Wumifan is eaten in several places across China, and it’s especially popular in Zhejiang and Jiangsu provinces.

In some places, the black rice is eaten on the third day of the third lunar month.

It’s also called qingjingfan because the juice of nanzhu leaves is green, which is regarded as the color of east in Daoism that echoes spring.

There are different tales of how wumifan was created in ancient China. One story is that when Sun Bin, the military strategist in the Warring States period (476-221BC), was locked in a pigsty after he was framed by Pang Juan, an old prison guard boiled glutinous rice with nanzhu leaves and made black rice balls that looked like pig poo, then secretly gave them to Sun. When Pang saw Sun eating “pig poo,” he let his guard down.

Eating the rice balls not only helped Sun to survive, but also made him stronger. Eventually he escaped and got his revenge by defeating and killing Pang. Eating wumifan became a tradition that symbolizes seeking protection.

Another theory is that Buddhism started to include qingjingfan in the diet in the Song Dynasty (AD 960-1279) and the dish was cooked on the eighth day of the fourth lunar month which is the Buddha’s Birthday.

The recipe for wumifan varies from ancient times to today.

In the Ming Dynasty (1368-1644), the method was to sun-dry steamed glutinous rice and then infuse it in the nanzhu leaves’ juices, repeating the process nine times until the rice hardened for easy storage. It’s then eaten later after soaking in boiling water.

Today, the dish is cooked and eaten on the same day without such a complicated process. Thoroughly rinse about 50 grams of nanzhu leaves and boil in water for 30 minutes, remove the leaves and then cook 500 grams of glutinous rice on a low heat in the water for two hours until it turns black.

Wumifan can be enjoyed with sugared osmanthus flowers for a sweeter taste.

The five-color rice:
A Yunnan special

In Yunnan Province and Guangxi Zhuang Autonomous Region, the five-color rice made by the Bouyei people is a local specialty that boasts vibrant colors of red, yellow, blue, purple and black. In Guangxi, it’s also called wufan.

A legend related to five-color rice is that three brothers named Zhuang Dong, Zhuang Dai and Bouyei were living happy lives by the riverbank. When the two elder brothers got married, they left the beautiful and abundant land to the younger brother Bouyei, who wouldn’t stay.
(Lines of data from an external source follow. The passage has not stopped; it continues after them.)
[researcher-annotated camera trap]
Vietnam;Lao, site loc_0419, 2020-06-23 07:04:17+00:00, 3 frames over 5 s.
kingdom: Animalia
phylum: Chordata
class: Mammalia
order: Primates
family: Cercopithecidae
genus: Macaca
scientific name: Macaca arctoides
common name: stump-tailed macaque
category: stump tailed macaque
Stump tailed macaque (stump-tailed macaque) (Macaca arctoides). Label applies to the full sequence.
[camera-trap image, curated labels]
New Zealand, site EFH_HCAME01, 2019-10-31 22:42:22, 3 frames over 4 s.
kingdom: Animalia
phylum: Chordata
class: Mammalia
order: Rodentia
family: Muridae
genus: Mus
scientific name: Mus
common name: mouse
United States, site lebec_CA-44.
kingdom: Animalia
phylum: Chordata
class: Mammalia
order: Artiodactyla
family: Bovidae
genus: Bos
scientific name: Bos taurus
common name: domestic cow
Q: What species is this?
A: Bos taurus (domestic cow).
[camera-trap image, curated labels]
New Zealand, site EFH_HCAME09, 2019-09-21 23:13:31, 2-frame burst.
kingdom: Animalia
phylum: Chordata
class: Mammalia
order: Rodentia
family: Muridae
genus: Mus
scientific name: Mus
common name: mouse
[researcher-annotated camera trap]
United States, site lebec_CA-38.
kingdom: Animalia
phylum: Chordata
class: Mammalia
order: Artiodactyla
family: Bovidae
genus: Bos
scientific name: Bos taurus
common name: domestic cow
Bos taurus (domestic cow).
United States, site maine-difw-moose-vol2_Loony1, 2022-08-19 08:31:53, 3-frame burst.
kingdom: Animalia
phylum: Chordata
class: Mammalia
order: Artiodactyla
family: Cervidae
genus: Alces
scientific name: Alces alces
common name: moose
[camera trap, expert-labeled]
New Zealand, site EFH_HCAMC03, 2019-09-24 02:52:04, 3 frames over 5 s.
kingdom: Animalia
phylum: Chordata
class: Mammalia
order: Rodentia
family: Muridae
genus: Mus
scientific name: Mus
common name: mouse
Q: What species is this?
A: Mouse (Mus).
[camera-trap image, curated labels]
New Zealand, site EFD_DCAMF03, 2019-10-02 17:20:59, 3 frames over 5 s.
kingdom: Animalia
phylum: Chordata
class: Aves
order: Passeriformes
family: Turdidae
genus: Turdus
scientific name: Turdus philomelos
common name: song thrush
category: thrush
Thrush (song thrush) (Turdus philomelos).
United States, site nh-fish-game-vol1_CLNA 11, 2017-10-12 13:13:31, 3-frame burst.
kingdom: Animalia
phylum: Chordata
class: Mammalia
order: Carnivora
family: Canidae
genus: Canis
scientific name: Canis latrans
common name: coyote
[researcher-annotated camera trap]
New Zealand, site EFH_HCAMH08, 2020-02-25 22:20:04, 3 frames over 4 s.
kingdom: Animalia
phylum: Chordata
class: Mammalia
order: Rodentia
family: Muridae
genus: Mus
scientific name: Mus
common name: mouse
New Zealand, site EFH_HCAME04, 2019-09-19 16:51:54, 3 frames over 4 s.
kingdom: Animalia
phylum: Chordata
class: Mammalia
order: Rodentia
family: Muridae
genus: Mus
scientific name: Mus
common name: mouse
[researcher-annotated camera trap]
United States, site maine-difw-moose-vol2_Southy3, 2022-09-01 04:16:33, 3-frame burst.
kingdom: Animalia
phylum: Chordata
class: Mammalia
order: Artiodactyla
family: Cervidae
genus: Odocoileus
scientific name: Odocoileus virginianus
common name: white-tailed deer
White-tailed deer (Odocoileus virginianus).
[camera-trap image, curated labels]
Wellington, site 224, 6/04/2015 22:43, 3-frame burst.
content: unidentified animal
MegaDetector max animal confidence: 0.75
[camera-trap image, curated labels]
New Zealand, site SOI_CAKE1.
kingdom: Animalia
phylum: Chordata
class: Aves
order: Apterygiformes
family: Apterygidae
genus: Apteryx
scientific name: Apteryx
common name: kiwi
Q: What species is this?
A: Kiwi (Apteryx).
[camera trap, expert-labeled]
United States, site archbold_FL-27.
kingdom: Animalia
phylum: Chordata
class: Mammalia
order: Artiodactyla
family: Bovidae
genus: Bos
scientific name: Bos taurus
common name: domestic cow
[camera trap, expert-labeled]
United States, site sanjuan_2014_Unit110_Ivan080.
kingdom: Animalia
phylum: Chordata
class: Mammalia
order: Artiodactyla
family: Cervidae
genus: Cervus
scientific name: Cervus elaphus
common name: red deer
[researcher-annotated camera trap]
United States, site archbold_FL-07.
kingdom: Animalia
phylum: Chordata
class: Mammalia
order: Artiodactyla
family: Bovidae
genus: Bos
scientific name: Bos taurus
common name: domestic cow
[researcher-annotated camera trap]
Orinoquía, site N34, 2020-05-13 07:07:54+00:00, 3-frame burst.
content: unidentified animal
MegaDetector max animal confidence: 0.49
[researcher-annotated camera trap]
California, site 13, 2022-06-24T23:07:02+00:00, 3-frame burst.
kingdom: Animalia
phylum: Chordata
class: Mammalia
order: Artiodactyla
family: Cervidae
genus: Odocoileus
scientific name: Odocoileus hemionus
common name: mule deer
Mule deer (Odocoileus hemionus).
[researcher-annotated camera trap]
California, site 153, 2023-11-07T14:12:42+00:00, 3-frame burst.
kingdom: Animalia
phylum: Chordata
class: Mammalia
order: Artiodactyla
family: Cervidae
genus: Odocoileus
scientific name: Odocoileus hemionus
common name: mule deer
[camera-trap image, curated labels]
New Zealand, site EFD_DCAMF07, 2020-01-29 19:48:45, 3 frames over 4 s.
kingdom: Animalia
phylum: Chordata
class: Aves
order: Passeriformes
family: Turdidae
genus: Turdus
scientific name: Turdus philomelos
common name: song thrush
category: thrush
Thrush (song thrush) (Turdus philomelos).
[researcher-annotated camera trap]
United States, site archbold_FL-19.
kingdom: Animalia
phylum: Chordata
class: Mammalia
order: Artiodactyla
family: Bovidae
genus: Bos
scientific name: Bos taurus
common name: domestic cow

But the two brothers convinced Bouyei and the day they separated was the third day of the third lunar month. They paid tribute to ancestors, sang and danced, and cooked the colorful rice dish to wish each other a long and prosperous life.

The dish is made with the juice of some edible wild plants. In Yunnan, the colorful rice symbolizes harvest and good fortune and is often eaten on the third day of the third lunar month.

The red, yellow and blue colors are extracted from the wild plants’ roots, stems, flowers and leaves, and with the three basic colors, purple and black can be mixed.

The process of making five-color rice is complicated. First, glutinous rice is rinsed and sun-dried, and at the same time people go into the mountains to pick different wild plants that have the necessary colors. For example, the color red can be extracted from a plant called honglancao (red blue grass) and yellow comes from the corolla of huangfanhua (Buddleja officinalis). The plants are then brewed to make different colorings.

The glutinous rice is soaked in the colorings so that they are fully infused with the colors. The rice is then rinsed in water and steamed until fully cooked.

To save the trouble of dying the rice from scratch, you can buy pre-made colorful rice to cook at home. But it’s important to examine the quality, as some sellers use cheap artificial colorings to replace the natural pigment from plants.